LISTE DES CONSIGNES
1. Dans le texte sur le vin, quelle superficie l'appellation Utiel-Requena couvre-t-elle ?
2. Recopiez le passage du texte sur le vin qui commence par « C'est l'intelligence qui » et va jusqu'à « plateau argilo-calcaire circulaire. ».
3. Pouvez-vous poursuivre le texte sur le vin et Bruno Murciano à partir de l'endroit où il s'arrête ?

EXTRAIT DU DOCUMENT
C'est l'intelligence qui fait la différence.


Là, je parle de vin, mais on pourrait l'appliquer à tant de domaines. Oui, ce qui fait la différence, c'est l'intelligence. L'intelligence et la culture. La bouteille qu'on m'a servie hier soir, à l'aveugle, c'est l'idée d'un p'tit gars qui n'a pas hésité à sortir de chez lui pour aller voir ce qui se passait ailleurs. Bruno Murciano, parti du bistrot de ses parents, à Caudete de las Fuentes, un petit bled dans les montagnes sèches et brunes que traverse l'Autoroute de l'Este, quatre-vingt-six kilomètres après avoir quitté Valence. C'est un pays de vigne, le cœur de la modeste appellation Utiel-Requena, quarante mille hectares tout de même, regroupés sur un plateau argilo-calcaire circulaire.

MATÉRIEL FOURNI
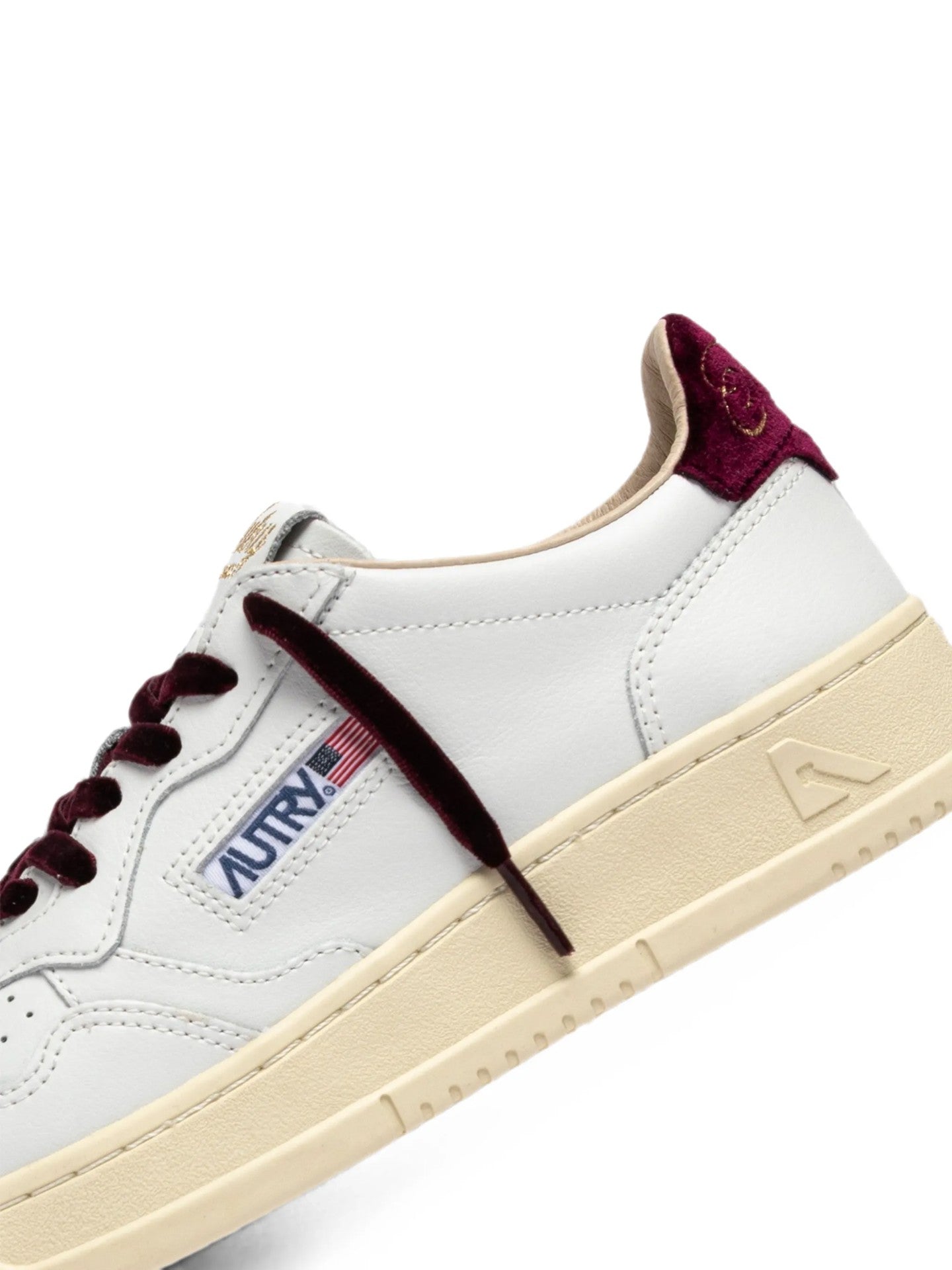 MEDALIST - BIANCO/BORDEAUX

CORRIGÉ DES EXERCICES
1. Quarante mille hectares.

2.
C'est l'intelligence qui fait la différence.


Là, je parle de vin, mais on pourrait l'appliquer à tant de domaines. Oui, ce qui fait la différence, c'est l'intelligence. L'intelligence et la culture. La bouteille qu'on m'a servie hier soir, à l'aveugle, c'est l'idée d'un p'tit gars qui n'a pas hésité à sortir de chez lui pour aller voir ce qui se passait ailleurs. Bruno Murciano, parti du bistrot de ses parents, à Caudete de las Fuentes, un petit bled dans les montagnes sèches et brunes que traverse l'Autoroute de l'Este, quatre-vingt-six kilomètres après avoir quitté Valence. C'est un pays de vigne, le cœur de la modeste appellation Utiel-Requena, quarante mille hectares tout de même, regroupés sur un plateau argilo-calcaire circulaire.

3.
Après avoir suivi les cours de l'École d'Hôtellerie locale, Bruno Murciano est allé étudier la sommellerie à Toulouse, puis a travaillé dans le Tarn, chez Daniel Pestre; il me plaît d'ailleurs de penser que son passage du côté de Gaillac n'est pas étranger à son manque de mépris pour les cépages autochtones, paysans. Très vite, il file en Angleterre, Oxford, Londres, jusqu'à devenir chef-sommelier du Ritz. Actuellement, il travaille chez l'importateur Bibendum.


Je ne connais pas Bruno Murciano, je l'ai à peine croisé une ou deux fois, mais je sais que c'est un sommelier qui aime le vin, qui est né dedans et qui en boit. Dans son métier, ce n'est pas forcément une évidence: combien de fois en ai-je vus qui ne s'intéressaient qu'aux ors, qu'à l'apparat, qu'au tralala et qui, dès que vous aviez le dos tourné, retournait à leurs premières amours, à leur verre de bière ou de Coca?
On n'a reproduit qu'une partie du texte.